An appellate court dealt a setback to activists seeking to monitor bail hearings in Philadelphia in order to hold officials accountable and seek reforms.

The Philadelphia Bail Fund does not have a constitutionally protected right to record hearings, the U.S. Court of Appeals for the Third Circuit held, overturning the decision of a federal district judge and preserving the status quo in Pennsylvania, which has some of the nation’s most restrictive rules on courtroom public access.

The district court had granted summary judgment to the bail fund, reasoning that if Municipal Court fails to record or transcribe the hearings, the public must be permitted to do so. The Third Circuit acknowledged Tuesday such a recording might be helpful.

But Judge Morton Ira Greenberg wrote, “Just because something may be a good policy does not mean that it rises to the level of a constitutional right.”

The First Judicial District and the Administrative Office of Pennsylvania Courts both declined to comment on the opinion. The lawyer representing the bail fund, Nicolas Riley of Georgetown University’s Institute for Constitutional Advocacy and Protection, said he was still evaluating how to proceed in the case.

In dissent, Judge Cheryl Ann Krause said the decision could have “grave consequences for public discourse and confidence in government institutions.”

She wrote: “All parties and members of the panel agree that the First Amendment right of access applies to bail hearings. Yet the majority proceeds to eviscerate that right.”

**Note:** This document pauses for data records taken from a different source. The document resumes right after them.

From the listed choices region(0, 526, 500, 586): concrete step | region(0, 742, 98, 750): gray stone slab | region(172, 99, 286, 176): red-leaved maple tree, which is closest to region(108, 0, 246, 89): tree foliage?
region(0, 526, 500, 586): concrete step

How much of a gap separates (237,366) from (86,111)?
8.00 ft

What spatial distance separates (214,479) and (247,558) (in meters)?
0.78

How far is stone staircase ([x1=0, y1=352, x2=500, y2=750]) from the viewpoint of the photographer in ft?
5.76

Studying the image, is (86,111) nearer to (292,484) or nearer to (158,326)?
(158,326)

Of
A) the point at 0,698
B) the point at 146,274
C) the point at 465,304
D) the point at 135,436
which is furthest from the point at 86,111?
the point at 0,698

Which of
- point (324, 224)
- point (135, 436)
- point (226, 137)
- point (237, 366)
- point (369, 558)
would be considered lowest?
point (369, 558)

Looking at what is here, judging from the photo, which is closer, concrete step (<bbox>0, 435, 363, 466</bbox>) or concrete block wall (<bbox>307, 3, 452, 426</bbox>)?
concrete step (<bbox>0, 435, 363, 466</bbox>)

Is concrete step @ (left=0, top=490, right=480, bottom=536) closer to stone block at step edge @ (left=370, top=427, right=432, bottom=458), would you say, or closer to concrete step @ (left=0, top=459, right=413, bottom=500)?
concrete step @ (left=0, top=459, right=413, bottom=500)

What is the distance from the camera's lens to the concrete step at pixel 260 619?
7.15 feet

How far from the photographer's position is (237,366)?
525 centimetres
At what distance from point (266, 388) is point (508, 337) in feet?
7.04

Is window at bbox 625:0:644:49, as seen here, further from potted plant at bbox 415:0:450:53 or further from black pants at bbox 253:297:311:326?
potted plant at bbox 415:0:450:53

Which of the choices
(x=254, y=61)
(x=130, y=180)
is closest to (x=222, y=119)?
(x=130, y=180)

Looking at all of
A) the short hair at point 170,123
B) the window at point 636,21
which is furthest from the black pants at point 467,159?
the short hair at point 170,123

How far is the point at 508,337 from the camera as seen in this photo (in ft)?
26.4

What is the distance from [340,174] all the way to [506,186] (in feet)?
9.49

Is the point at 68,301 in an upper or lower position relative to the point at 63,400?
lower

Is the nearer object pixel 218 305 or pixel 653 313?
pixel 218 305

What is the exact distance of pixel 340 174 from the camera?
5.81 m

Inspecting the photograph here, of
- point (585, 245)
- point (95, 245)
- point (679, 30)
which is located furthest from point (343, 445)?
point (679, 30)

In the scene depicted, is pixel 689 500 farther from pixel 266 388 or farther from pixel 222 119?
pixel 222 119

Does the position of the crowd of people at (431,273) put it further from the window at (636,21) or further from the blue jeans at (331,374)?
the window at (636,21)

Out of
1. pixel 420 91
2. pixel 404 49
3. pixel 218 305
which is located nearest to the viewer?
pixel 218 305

As Krause noted, studies of the preliminary arraignment hearings held 24 hours a day in the basement of the Stout Center for Criminal Justice have found that magistrates set bail in 90% of cases without inquiring about ability to pay. The American Civil Liberties Union of Pennsylvania filed a lawsuit last year alleging systemic failure by magistrates who ignored the law in setting bail. However, in the end, the Supreme Court found the system “essentially sound” and rejected pleas for wholesale reform.

District Attorney Larry Krasner, who has taken fire for recent bail decisions, called the court’s ruling disappointing. He said the hearings should be recorded or transcribed.

“One of the biggest problems we have in the city right now is that we’re dealing with the last gasp of cash bail. In my opinion, it not only puts people who should be out of jail in jail, but it has the potential to endanger the community because some people who present a very serious danger are able to pay money to get out,” he said. “We need accountability in the bail process so we can try to improve it. When you don’t have the right to have a record, it makes it a lot harder.”